A ideologia romântica atribui à mulher, à «verdadeira mulher», qualidades que considera femininas como a pureza, a modéstia e o espírito de sacrifício e coloca-a num pedestal. Claro que se a mulher interiorizar e aceitar este estatuto será adorada e enaltecida, caso contrário, o opróbrio recairá sobre ela: santa ou puta, cabe-lhe optar.
A ideologia romântica leva as mulheres a trocarem autonomia por aprovação e protecção masculinas, já que as dimensões que as enaltecem aos olhos da sociedade, se forem vividas genuinamente, implicam que elas assumam um estatuto em que se encontram desprovidas de poder real e de capacidade de intervenção na sua própria vida e na vida pública: implicam que se consagrem à família, que se dediquem a cuidar dos outros, que sacrifiquem ambições pessoais, numa palavra que vivam por interpostas pessoas.

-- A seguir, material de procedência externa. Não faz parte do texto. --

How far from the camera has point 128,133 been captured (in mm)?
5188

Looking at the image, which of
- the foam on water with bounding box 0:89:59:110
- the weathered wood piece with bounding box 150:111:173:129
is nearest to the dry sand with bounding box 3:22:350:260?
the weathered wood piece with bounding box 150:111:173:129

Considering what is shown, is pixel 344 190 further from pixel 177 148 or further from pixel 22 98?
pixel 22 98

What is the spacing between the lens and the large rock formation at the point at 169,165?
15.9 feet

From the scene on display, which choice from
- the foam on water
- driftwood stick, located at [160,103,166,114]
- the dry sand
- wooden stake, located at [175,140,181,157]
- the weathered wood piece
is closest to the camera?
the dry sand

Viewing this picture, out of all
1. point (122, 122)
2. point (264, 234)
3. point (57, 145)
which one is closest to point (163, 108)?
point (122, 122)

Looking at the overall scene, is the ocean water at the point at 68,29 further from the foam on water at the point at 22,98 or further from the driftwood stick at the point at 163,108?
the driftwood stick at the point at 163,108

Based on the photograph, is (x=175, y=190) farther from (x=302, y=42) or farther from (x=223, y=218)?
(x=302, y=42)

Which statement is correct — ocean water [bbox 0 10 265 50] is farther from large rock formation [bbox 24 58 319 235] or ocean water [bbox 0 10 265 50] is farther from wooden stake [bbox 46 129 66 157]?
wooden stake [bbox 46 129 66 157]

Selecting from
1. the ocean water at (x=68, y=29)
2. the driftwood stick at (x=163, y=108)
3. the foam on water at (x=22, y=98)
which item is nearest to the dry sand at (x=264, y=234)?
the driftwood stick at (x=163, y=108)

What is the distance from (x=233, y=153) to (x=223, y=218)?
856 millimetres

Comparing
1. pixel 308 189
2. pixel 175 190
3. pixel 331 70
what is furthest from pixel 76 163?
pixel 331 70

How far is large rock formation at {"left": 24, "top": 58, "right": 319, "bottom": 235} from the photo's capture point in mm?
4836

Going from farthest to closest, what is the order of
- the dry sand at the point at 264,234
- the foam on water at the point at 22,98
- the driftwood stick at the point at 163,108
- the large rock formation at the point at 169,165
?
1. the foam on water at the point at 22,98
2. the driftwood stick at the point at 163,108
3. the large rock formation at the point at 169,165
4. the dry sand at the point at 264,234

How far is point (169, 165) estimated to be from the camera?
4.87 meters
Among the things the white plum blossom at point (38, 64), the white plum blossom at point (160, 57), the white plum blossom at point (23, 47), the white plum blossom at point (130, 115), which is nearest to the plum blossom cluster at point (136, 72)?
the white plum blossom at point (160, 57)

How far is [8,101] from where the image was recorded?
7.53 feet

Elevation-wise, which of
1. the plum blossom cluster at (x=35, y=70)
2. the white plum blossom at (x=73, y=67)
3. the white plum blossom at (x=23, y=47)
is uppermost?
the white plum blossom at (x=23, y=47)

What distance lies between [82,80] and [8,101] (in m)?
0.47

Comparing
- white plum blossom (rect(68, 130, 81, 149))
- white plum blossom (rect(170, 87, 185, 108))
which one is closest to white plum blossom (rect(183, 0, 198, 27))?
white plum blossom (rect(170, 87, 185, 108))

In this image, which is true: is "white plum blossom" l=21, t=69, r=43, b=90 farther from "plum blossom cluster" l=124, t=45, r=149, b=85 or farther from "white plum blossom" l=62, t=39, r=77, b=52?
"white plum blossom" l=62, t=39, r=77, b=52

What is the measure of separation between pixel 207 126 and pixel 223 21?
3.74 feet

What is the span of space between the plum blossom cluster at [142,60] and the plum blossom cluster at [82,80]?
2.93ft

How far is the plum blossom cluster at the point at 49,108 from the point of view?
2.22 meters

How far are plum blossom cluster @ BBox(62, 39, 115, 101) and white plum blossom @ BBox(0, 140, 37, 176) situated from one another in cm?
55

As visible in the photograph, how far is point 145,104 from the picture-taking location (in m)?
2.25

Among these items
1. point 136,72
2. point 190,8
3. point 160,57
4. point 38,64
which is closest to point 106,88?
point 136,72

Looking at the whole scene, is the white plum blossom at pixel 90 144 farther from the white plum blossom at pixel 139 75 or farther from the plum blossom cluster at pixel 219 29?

Esta ideologia interfere muito precocemente no processo de socialização das meninas, através dos contos infantis que ouvem ao adormecer, dos romances que lêem, dos vídeos recreativos, dos jogos, filmes e programas televisivos a que assistem: a cultura da cinderela é a dieta que lhes é fornecida até à saciedade, revestida de formas diversas, é certo, para a tornar menos enjoativa. Desde cedo, interiorizam que o seu valor reside nos atractivos que o outro sexo nelas reconheça, valem pelos outros, não valem por si mesmas: serem belas, recatadas e afáveis serão qualidades apreciadas no mercado marital e é esse que lhes é proposto quase que em exclusividade. O seu comportamento e as suas expectativas são moldadas por estes mecanismos culturais de socialização a que estão constantemente expostas.
Assim se consegue a acomodação feminina, na infância e na adolescência, e se criam as bases indispensáveis para que o domínio masculino não venha a ser realmente ameaçado na idade adulta.